Thu, August 30, 9:00 to 10:30am, ICC, E3.2

Abstract

Assisted reproductive technologies (ART) are known to have expanded the definition of family and taken kindship from the domain of the personal to that of the global, involving actors and technologies dispersed across a transnational ‘reproscape’. Uterine transplantation or womb donation is a recent iteration of ART which, unlike any other third party reproductive procedures, aims to provide a cure to complete uterine factor infertility. However, this procedure goes a step further: in permanently severing a healthy though dormant organ (i.e. the uterus) from a woman’s body, it carries with it (despite its revolutionary potential) unknown and therefore considerable risks for both donor and recipient.
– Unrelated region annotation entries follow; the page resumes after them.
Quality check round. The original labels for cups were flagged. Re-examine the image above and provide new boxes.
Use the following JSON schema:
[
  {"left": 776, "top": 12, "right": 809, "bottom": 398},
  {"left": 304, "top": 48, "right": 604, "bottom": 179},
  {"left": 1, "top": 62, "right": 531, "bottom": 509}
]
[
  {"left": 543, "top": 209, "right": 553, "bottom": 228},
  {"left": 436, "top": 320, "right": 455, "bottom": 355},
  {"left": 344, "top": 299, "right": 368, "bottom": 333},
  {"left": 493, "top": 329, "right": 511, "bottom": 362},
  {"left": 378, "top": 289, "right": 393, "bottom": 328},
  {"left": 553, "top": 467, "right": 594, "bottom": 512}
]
Various rounds of uterine transplants trials are currently ongoing in countries such as the USA, China, the UK, India and others, however, it remains unclear how this technique will be adopted in practice within particular localities; how markets around this novel technology will emerge; accommodate the social relations and emerging intimacies that it generates; or transform existing conceptions of family constitution and kinship. This paper offers a discourse analysis of the scientific communications and social commentaries that attended the success of the first uterine transplant trails to examine how conceptions of the risks and hopes that it evokes are explicated. The paper explores how its promise to reverse infertility and reinstate one’s biological potential to reproduce and build family informs the political economy and marketisation of such a ‘technology of hope’.